Wednesday, March 29, 2006

Political Philosophy: a definition

I was intrigued by this definition of political philosophy:
Political philosophy is the study of human social organization and of the nature of man/woman in society. A political philosopher is likely to ponder the following questions: What is the ideal form of government? Is it aristocracy, monarchy, theocracy, democracy, some mix of the different systems, or absolutely no government at all (anarchy)? And which economic system is best? A predominantly capitalistic one, a socialistic one, or perhaps a mix of the two? At what point in history did people agree upon the "need" for government? How did they live before the inauguration of government -- i.e., in the "state of nature"? Are people inherently good or bad, or neither? Are the problems of society owing mostly to man's fallen nature, to bad social organization and management, or to something else? What remedial agency does the world most need? More religion and spirituality? Wiser, abler rulers? Fewer laws and regulations? By what criteria can a society be judged good? By its wealth? By the way in which it treats its poorest members? By the richness of its art and culture? By the ease with which personal bonds are formed? Are we "our brothers' keeper"? Do we have any responsibility to those less fortunate than ourselves? These are merely a few of the many questions that political philosophers ponder.

8 comments:

Daily Dog said...

Why intrigued?

woman wandering said...

I'm smiling as I reply to your question ... because I can't imagine the local, provincial or city councils asking these questions and yet they are so incredibly important.
Obviously there are some really good minds in politics, imagine if they actually considered these questions.

Lever said...

That's almost perfect; I ponder & discuss these things every single day, yet some of my friends couldn't care less about politics or philosophy, which is a shame. They say they're not into politics, but my retort is that it may be so, but politics is into them!

The problem with politics is when it gets hijacked by those that use it further their own ends - business, money, greed, power, control, religion... damn, I should be getting on with some work :)

Daily Dog said...

Good point, but politicians are not philosophers. Philosophers by their nature contemplate, think about abstract matters. Unfortunately, what they think about politics doens't have much to do with real life.

woman wandering said...

hey lever :) i've been quoting a favourite book a bit lately and remembered something mourid wrote: '...staying away from politics is also politics. politics is nothing and it is everything.'

daily dog, it was this section that interested me most: 'By what criteria can a society be judged good? By its wealth? By the way in which it treats its poorest members? By the richness of its art and culture? By the ease with which personal bonds are formed? Are we "our brothers' keeper"? Do we have any responsibility to those less fortunate than ourselves?

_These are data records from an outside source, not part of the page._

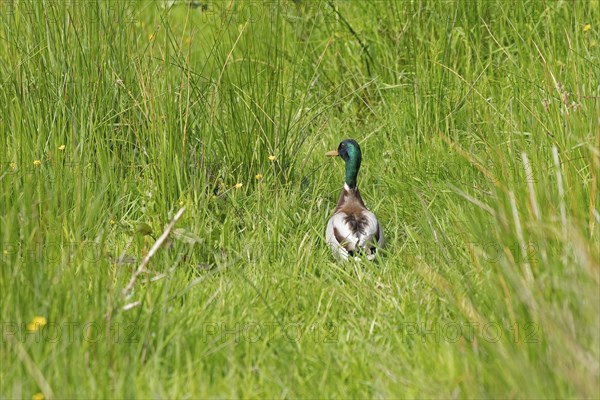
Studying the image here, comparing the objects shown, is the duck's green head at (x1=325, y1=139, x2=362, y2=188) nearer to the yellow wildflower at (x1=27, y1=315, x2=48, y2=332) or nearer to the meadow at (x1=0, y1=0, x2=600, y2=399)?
the meadow at (x1=0, y1=0, x2=600, y2=399)

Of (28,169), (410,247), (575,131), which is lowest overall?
(410,247)

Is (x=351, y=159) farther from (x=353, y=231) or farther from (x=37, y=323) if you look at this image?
(x=37, y=323)

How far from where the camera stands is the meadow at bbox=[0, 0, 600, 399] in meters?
3.22

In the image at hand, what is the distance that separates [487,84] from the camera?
5.66m

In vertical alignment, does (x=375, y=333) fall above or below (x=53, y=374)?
below

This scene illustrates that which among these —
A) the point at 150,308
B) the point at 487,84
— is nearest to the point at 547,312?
the point at 150,308

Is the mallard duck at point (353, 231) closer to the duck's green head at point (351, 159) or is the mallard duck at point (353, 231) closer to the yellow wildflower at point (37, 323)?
the duck's green head at point (351, 159)

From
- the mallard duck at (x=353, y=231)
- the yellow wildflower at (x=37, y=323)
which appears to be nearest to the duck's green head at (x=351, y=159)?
the mallard duck at (x=353, y=231)

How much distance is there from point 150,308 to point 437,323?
3.54 feet

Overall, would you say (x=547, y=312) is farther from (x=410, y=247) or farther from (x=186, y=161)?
(x=186, y=161)

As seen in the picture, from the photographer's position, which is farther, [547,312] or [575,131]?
[575,131]

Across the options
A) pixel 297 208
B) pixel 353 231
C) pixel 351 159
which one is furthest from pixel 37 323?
pixel 351 159

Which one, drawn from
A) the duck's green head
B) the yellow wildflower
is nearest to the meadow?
the yellow wildflower

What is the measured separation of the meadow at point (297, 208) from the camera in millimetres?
3219
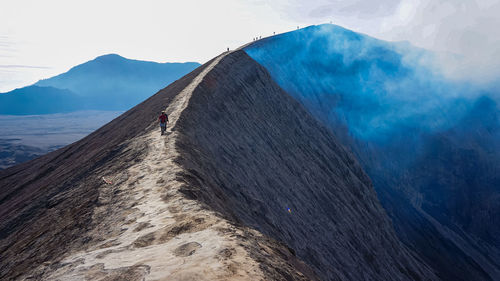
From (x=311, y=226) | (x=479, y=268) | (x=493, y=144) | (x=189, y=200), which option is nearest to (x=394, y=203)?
(x=479, y=268)

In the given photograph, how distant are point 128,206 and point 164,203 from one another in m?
1.18

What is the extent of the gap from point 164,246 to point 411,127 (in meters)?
86.4

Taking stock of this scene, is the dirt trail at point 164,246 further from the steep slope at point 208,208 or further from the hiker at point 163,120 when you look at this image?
the hiker at point 163,120

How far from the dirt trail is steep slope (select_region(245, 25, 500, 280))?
162 feet

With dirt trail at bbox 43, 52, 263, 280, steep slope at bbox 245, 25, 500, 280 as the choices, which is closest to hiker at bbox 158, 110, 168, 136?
dirt trail at bbox 43, 52, 263, 280

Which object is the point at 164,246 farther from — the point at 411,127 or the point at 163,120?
the point at 411,127

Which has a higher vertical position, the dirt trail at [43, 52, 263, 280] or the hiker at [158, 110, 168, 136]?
the hiker at [158, 110, 168, 136]

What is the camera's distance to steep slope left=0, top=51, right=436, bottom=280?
5.64m

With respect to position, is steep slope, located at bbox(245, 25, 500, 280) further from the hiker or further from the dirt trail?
the dirt trail

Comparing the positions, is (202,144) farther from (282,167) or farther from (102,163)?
(282,167)

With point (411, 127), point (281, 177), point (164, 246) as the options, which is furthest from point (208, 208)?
point (411, 127)

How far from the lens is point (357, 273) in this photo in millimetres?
20891

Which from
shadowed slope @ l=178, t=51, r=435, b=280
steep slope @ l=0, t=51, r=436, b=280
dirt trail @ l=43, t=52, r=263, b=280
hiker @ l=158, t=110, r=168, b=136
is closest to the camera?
dirt trail @ l=43, t=52, r=263, b=280

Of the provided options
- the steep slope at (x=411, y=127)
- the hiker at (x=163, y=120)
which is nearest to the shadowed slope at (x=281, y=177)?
the hiker at (x=163, y=120)
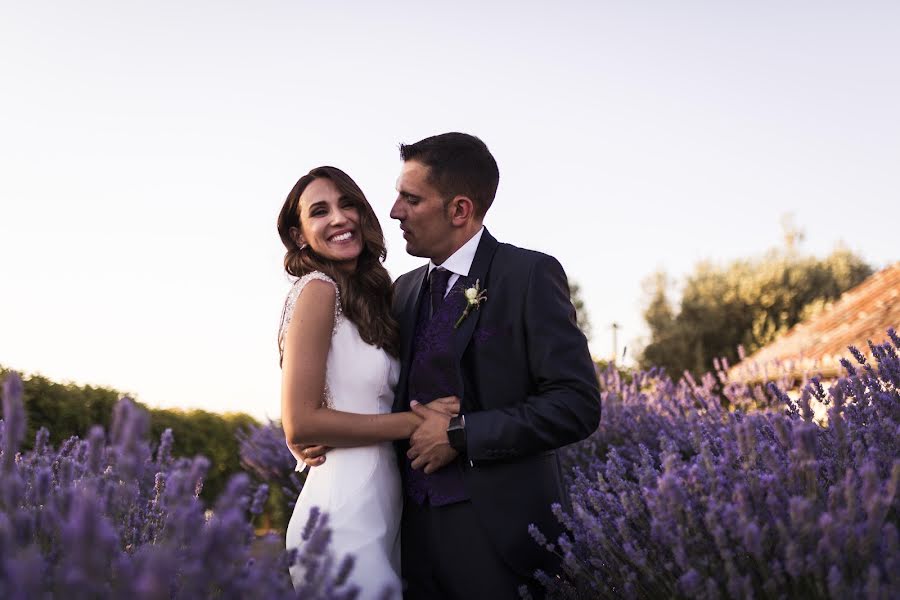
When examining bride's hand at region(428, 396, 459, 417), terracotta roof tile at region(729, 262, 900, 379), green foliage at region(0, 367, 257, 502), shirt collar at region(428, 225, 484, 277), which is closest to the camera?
bride's hand at region(428, 396, 459, 417)

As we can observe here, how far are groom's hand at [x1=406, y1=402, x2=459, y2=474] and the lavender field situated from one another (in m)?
0.41

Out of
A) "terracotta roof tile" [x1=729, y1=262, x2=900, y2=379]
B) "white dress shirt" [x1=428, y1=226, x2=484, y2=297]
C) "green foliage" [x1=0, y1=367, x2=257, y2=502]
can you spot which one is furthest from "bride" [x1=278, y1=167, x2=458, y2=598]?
"terracotta roof tile" [x1=729, y1=262, x2=900, y2=379]

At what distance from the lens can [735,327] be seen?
25078 millimetres

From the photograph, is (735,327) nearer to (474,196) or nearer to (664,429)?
(664,429)

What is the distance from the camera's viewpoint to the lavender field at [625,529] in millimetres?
1507

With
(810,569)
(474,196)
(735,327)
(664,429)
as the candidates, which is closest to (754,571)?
(810,569)

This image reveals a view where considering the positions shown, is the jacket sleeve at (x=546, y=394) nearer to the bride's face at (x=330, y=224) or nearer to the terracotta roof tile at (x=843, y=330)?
the bride's face at (x=330, y=224)

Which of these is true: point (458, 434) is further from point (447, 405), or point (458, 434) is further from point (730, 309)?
point (730, 309)

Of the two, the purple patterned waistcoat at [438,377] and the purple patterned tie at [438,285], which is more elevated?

i thought it might have real life application in politics. i found it while searching for the source of a quote that asked whether a society should be judged on how it treats its poorest memebers. :)

rob said...

Great page! It’s a quite a complete, detailed definition. As a personal contribution, I would suggest to meditate on the following thought by J.F. Kennedy:

“If more politicians knew poetry and more poets knew politics, I am convinced that the world would be a little better place to live.”
(Commencement address at Harvard University, June 14, 1956)

Daily Dog said...

Yes, I know that quote, though I can't remember where I picked it up. I think some of these issues are addressed by moderate socialist parties (eg. SpA). I think most European coutries have political systems that are based on (oh goddammit I can't remember the name)some sort of common responsibility for society as a whole. Unions have fought for decades to gain social rights (pension, disability, unemployment, sick leave).The US is the best example of the opposite system: take care of yourself because the government will not.

woman wandering said...

windrose hotel ... I loved the Kennedy quote! I've been reading Mourid Barghouti's book 'I saw Ramallah' and enjoy his observer's eye and his poetic feeling and understanding of things.

daily dog ... the unions in europe fascinate me. My father was a union man when I was a child but unions have largely had the life beaten out of them in New Zealand. To find that they are still so powerful here stuns and amazes me.